● **Supplied records**

----------

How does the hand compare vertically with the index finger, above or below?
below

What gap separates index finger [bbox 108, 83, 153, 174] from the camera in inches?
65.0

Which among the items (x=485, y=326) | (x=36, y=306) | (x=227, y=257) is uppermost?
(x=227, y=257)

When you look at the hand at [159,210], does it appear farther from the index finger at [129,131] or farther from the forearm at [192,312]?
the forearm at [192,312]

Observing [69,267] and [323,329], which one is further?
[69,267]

----------

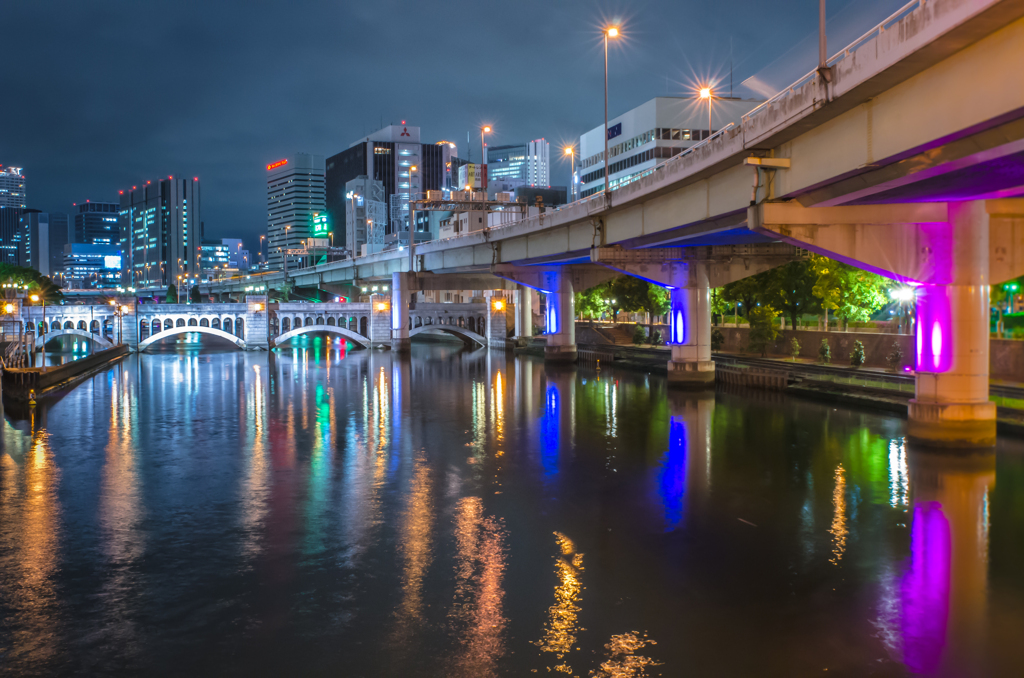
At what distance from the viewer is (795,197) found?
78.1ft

----------

● **The exercise**
Return every line of the records that contains the word "finger", treating case as significant.

● **The reply**
How does the hand compare vertically with the index finger, above or below?
What gap separates index finger [bbox 108, 83, 153, 174] from the camera in inches?
When you look at the hand at [159,210], does it appear farther from the index finger at [129,131] or farther from the forearm at [192,312]?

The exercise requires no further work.